Tuesday, May 28, 2013

The New Old Train Station in Jerusalem

Welcoming party at the Jerusalem train station (Library of Congress, date given as 1898-1946)
A new cultural and entertainment center just opened in Jerusalem and it's called the "First Station."  With a farmers' market, restaurants, crafts stores and a children's play center, the First Station promises to be a busy hub for Jerusalem activity. 

Just like it was when it first opened in 1892, more than 120 years ago, when the first train from Jaffa pulled into Jerusalem's new train station.

Open seven days a week, the new attraction presents a different fair every day.  View the First Station's website here.

The Jerusalem train station has been a frequent feature of the Israel Daily Picture, with pictures of the arrival of the German emperor in 1898 and the transfer of a high-ranking British prisoner of war, Col.

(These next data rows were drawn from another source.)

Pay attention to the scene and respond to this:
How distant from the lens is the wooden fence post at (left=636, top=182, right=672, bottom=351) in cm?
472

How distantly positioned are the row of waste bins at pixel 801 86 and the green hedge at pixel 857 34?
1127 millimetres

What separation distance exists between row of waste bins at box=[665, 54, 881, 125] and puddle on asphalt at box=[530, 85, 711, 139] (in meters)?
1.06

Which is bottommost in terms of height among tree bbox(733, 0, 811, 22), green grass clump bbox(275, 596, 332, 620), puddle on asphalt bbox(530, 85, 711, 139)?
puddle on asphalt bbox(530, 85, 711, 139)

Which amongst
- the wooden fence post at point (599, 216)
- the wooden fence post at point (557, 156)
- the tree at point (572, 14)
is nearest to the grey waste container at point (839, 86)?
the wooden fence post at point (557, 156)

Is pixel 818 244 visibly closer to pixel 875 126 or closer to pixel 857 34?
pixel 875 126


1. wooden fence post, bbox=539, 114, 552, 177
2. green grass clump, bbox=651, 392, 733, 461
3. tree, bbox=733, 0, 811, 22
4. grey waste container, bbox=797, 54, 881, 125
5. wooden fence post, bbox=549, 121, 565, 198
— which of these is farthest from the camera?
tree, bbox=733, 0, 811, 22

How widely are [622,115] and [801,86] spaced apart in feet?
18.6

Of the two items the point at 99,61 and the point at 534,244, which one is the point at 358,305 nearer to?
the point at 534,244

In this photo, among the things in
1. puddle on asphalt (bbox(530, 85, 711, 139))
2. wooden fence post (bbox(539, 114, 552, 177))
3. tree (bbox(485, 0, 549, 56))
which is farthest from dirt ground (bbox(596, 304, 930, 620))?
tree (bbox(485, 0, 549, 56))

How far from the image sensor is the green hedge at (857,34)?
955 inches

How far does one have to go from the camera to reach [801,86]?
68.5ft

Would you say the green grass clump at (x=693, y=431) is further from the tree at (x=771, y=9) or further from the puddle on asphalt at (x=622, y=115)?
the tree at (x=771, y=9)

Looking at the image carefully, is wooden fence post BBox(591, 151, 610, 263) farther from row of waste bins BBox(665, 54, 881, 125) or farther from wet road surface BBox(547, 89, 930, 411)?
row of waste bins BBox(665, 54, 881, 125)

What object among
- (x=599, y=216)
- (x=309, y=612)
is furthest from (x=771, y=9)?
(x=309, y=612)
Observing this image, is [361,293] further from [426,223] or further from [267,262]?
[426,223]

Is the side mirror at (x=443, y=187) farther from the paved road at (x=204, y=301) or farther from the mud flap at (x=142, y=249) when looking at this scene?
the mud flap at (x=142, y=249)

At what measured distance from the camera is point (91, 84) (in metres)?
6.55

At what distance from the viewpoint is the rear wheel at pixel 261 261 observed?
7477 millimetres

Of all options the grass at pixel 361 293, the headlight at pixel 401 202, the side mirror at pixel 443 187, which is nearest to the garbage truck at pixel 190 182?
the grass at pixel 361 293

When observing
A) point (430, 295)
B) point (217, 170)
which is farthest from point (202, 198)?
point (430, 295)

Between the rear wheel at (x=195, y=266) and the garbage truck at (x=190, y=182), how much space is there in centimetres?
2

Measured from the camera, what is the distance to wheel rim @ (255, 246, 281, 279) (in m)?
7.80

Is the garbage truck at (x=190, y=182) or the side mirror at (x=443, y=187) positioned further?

Coventry in 1916, captured in Sinai during World War I.  

British POW Col. Coventry driven from railroad station
by Turkish army (1916)
The German emperor arrives (1898)

Railroad station (circa 1910)

Another view of station (1900)

The mystery picture above of a dignitary's arrival is dated by the Library of Congress as between 1898 and 1946, the years the American Colony photographers were active in Palestine.  But numerous clues helps to pin down the dates.

Enlarged poster
Why is an antelope among the soldiers?
The railroad to Jerusalem was halted during World War I and not reopened until October 1920, so the arrival ceremony with a British honor guard could not have taken place before that date.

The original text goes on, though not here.